Madison (WKOW) -- from University of Wisconsin:  A new doctoral initiative that explores buildings, landscapes and cultures may make the distance between Madison and Milwaukee just a little bit smaller, at least figuratively speaking.

  This collaboration between the Ph.D.-level art history program at the University of Wisconsin-Madison and the School of Architecture at UW-Milwaukee will allow students from each concentration to take classes at the other university.

  Students have the option of either commuting one or more times a week, or residing in the other university for a semester.

  A summer field school, taught jointly by faculty from both campuses, will also be required for participants.

  This component will get students out of the classroom and onto sites where they can research historical buildings around Wisconsin.

  While Madison does not have a school of architecture, Milwaukee does not have a Ph.D. program in art history.

  The collaboration will offer students exposure to both disciplines to provide a more comprehensive study of the physical, cultural and social aspects of the built environment.

  "The two groups of faculty represent a critical mass of expertise that will be great for students and will allow all of these faculty to advance their scholarship more effectively," says UW-Madison Provost Patrick Farrell.

  Talk of the collaboration began between faculty on both campuses at an academic conference in New York in 2006 and continued in March 2007.

  "This was initiated as a faculty effort, it was faculty from two institutions actually talking about possibilities," says Anna Andrzejewski, UW-Madison assistant professor of art history and co-director of the "Buildings-Landscapes-Cultures" initiative.

  Although there were several administrative hurdles to figure out in terms of enrollment and other logistics, administration and faculty alike were both enthusiastic about the effort and therefore worked quickly to put it into gear.

  "We had the benefit of everyone saying, 'You know, this is a really good idea,' and we were all very impressed and pleased that by just creating this partnership with Milwaukee, these two institutions have something that exists nowhere else in the country," says Elaine Klein, UW-Madison assistant dean in the College of Letters and Science.

  The collaboration is operating under the infrastructure of the Committee on Institutional Cooperation (CIC) Traveling Scholars program, which allows students to take classes in different doctoral programs but still earn the degree from the university in which they are enrolled.

  "This doesn't reduce the purpose of the university or their own degree, it just shares resources.
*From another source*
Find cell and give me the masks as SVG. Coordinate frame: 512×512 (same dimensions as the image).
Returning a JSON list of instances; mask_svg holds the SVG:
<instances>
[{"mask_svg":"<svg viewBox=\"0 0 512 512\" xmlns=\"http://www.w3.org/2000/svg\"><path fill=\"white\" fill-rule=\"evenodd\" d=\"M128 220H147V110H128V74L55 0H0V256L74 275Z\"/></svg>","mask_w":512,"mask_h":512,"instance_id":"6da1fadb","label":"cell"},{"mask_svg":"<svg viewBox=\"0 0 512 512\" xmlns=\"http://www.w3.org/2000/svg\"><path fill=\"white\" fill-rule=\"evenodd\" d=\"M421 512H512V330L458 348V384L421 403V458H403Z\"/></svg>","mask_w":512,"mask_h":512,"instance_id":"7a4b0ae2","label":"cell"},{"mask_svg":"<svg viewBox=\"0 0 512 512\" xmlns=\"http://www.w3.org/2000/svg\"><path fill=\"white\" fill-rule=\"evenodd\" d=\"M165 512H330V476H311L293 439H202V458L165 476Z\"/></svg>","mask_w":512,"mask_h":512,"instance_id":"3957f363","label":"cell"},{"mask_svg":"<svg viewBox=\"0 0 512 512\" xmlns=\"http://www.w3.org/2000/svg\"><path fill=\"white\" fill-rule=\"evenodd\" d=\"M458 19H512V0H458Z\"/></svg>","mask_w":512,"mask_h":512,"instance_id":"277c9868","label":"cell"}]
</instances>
That's the way to go in the future," says Arijit Sen, UW-Milwaukee assistant professor in the Department of Architecture and co-director of Buildings-Landscapes-Cultures.

  This semester, there is one UW-Milwaukee student, Caitlin Boyle, who will take classes at the Madison campus. Boyle, an architecture doctoral student, drives to Madison once a week for a class taught by Andrzejewski.

  "They're all great about letting me tie [the class] back to what I'm used to be exploring," Boyle says. "It's really great to get a perspective from people in other disciplines."

  Buildings-Landscapes-Cultures has generated excitement on both faculty and administrative levels because it presents a model that could be used for future collaborations.

  "It's the first doctoral-level collaborative [effort] that is designed to share both overlapping curricular components and to share the experience of faculty in the mentoring and advising of graduate students," says Jocelyn Milner, director of UW-Madison Academic Planning and Analysis.